### THE TASK
Extend the passage about James' two types of spiritual health and Jung's idea of the shadow, starting after its last sentence.

### PASSAGE FOR REVIEW
=-=-=

[Should you wish to go directly to further account of Father Will, his biography and more dreams during the counseling work scroll down to
I believe that James' division of the two types of spiritual health, albeit pragmatic and convenient for rational discussion does not actually acknowledge the fact that both experiences are within and are optionally available as response for every individual. Carl Jung, who studied and greatly valued James, helpfully discovered the binary nature of human consciousness, simply put, that whatever is in the conscious mind has its opposite equally and powerfully in the unconscious which manifest as shadow, symptom and synchronicity for "what one does not live consciously," says Jung, "one is destined to live as Fate". If one is as James says temperamentally healthy-minded then the "sick-soul" attitude is in the unconscious and shows up as shadow and symptom in the self-identified (meaning ego-identified) healthy-minded one. Positive "mind-cure" approaches automatically engender tremendous resistance against locating and integrating the so-called "sick souled" aspect of oneself. Sick souledness is shadow in the healthy-minded one and is destined to be lived as fate, both consciously and unconsciously.

=-=-=

### DATASET CONTENT

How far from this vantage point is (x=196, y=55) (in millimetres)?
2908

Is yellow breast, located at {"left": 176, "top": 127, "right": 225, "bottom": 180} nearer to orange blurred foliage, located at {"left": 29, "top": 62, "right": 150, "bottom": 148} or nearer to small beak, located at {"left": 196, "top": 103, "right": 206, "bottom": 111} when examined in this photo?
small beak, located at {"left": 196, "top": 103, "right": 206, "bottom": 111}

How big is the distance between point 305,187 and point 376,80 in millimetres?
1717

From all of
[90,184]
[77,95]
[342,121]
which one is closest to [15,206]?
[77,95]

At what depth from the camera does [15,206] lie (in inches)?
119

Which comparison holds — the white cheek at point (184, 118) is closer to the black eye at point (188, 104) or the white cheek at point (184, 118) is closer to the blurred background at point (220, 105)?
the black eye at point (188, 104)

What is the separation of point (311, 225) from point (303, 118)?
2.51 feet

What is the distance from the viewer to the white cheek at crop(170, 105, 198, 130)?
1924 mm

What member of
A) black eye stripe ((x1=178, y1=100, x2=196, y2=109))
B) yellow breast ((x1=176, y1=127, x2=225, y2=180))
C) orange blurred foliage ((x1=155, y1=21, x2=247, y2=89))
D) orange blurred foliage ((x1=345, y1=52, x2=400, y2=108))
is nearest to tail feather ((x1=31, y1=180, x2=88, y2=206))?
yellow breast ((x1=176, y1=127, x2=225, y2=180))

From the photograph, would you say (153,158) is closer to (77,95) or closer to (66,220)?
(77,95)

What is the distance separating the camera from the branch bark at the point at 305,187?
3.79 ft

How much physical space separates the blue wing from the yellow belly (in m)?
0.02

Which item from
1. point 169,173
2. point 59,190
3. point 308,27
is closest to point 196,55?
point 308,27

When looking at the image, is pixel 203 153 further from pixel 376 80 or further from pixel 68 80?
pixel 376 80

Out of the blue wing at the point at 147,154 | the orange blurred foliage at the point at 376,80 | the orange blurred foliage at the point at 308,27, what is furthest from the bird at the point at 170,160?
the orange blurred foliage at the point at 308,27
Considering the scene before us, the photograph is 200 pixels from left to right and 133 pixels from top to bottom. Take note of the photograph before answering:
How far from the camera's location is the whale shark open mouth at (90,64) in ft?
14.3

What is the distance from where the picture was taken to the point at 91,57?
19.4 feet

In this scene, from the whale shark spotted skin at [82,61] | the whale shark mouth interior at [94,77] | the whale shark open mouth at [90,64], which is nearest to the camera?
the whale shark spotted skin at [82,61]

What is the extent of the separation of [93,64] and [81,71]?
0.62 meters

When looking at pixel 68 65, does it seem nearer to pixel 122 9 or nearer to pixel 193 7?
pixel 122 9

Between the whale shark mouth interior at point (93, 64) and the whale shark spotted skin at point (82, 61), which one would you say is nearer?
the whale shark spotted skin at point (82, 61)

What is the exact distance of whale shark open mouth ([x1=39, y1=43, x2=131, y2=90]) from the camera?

=-=-=

### RESPONSE
Having personally studied and spent years amongst both religious attitudes which are temperaments I can attest that the denial of the negative side of human experience and of evil is just as unhealthy as the overbearing negative sick souled emphasis I encountered in Protestant Christianity of the Calvinist ilk. More bred in the latter the time spent in the former was well-spent but at some point became out of balance until I realized that both approaches are expressions of the soul which is inclusive of both. I recall here a client overly identified with the healthy-minded viewpoint in compensation for too much suffering in childhood and adolescence. He began to dream repeatedly of high buildings and expansive climbing bridges terrifyingly collapsing. He dreamed of being on the edge of ledges and cliffs at great heights with powerful forces which he could not resist pulling him into the abyss. In other dreams planes fell out of skies, mountains crumbled into seas or into the earth. Having read widely of New Age material regarding thoughts "creating your own reality" and a student of psychic channeling he interpreted the dreams as precognitive and psychic rather than beginning with his need to come down to earth and deal with the painful side of his personal history and the tragic side of existence. It was only when his hair began to fall out in clumps that he began to confront his past, discover compassion and the healthiness of wholing powerful human emotions which the New Age books and channels had discouraged and judged as unhealthy contributors of his, the culture's, and the sickness. I must confess that this is one of the most prevalent and most difficult of belief systems to work with. To take a cue from a client's dreams like these and begin to gently approach the message of imbalance in too much "positive, high-up thinking" puts one in an awkward position as an advocate for the darker side, the down side of things, existence, behaviors, energies. Although I do not seek to change a person's personal belief system nor should I, I have found that the Psyche does which is why I pay attention to dreams.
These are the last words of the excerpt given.